3. Grease three 8 or 9 inch round cake pans. Cover pan bottoms with parchment or wax paper, cut to size. Grease paper, then dust with flour, tapping out excess.
4. Mix cocoa and instant coffee in small bowl. Add boiling water and mix until smooth. Cool to room temperature, then stir in vanilla.
5. Beat butter with electric mixer, at medium-high speed until smooth and shiny, about 30 seconds. Gradually sprinkle in sugar; beat until mixture is fluffy and almost white, 3-5 minutes. Add eggs, one at a time, beating 1 full minute after each addition.
6. Whisk flour, baking soda and salt in medium bowl. With mixer on lowest speed, add about 1/3 of the dry ingredients to batter, followed immediately by about 1/3 of the cocoa mixture; mix until ingredients are almost incorporated. Repeat process twice more. When batter appears blended, stop mixer and scrape bowl sides with rubber spatula. Return mixer to low speed, beat until batter looks satiny, 15-20 seconds.
7. Divide batter evenly among pans. Spread batter to sides and smooth top. Bake until cakes feel firm in center when lightly pressed and toothpick comes out clean, or with just a crumb or two adhering, 25-30 minutes.
8. Transfer pans to wire racks, cool for 10 minutes. Run knife around edge of each pan, invert cakes onto racks, and peel off paper. Re-invert cakes onto additional racks so tops are up. Cool completely.
9. Frosting:
10. Melt the butter in a small saucepan over low heat or melt it in a large glass bowl in the microwave oven on high power for 45 seconds.

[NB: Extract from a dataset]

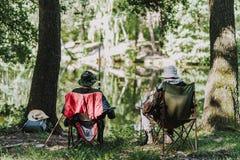 Bakre sikt av män som tycker om som fiskar på flodbanken fotografering för bildbyråer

11. Place the melted butter in a large mixing bowl and add the cocoa powder. Whisk until smooth.
12. Add the confectioners' sugar alternately with the sour cream, blending with an electric mixer on low speed for to 11/2 minutes, or until incorporated.

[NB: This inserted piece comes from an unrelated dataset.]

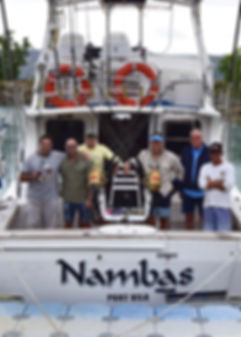 Customers on the deck of the fishing boat Nambas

13. Stop the machine and add the vanilla. Increase the mixer speed to medium and beat until light and fluffy, 1 minute more.

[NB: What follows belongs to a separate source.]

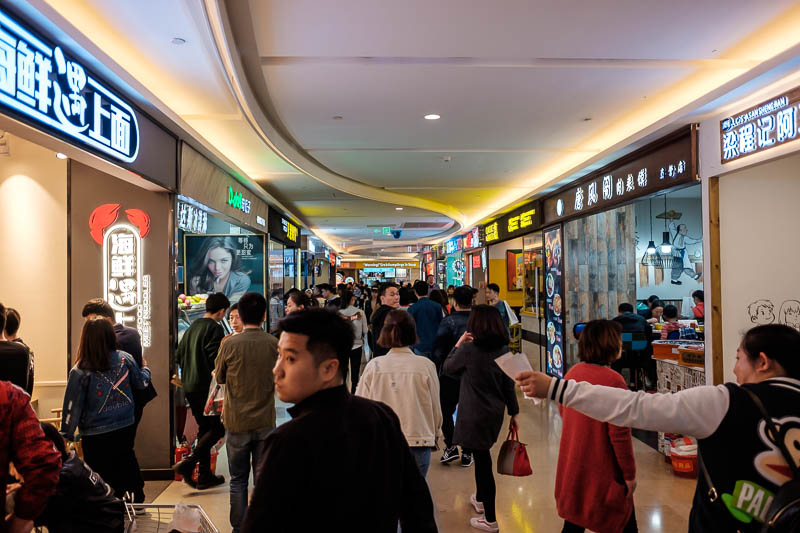 China-Zhengzhou-Food-Mall - Then I headed to the basement, there had to be 100 casual eating places down here. Lots of them dessert focused but also dinner places with benches an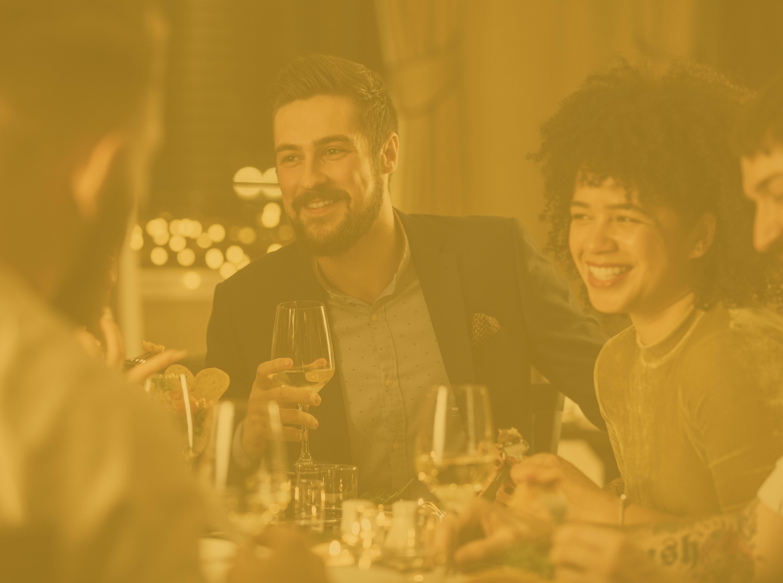 Konzentrieren Sie sich auf einen Mann und eine Frau, die mit einer Gruppe von Freunden ein feines Essen genießen, dank eines Geschenkkartenanreizes, den sie für das Übertreffen ihrer Verkaufsziele erhalten hat.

14. Place one layer of the cake on a plate. Frost the top with about 1/4 cup of frosting, then put 1/3 of the can of pie filling (about 2/3 cup) on the frosting to within 1/2 inch of edge of cake.
15. Top with another cake layer, frosting and pie filling.
16. Top with last layer of cake, then frost the top and sides of the cake. Build up the frosting around the outer edge of the top layer and fill in the middle with the last of the cherry pie filling.
17. Either add whipped cream in a ring around the top cherries, top each cut slice with it.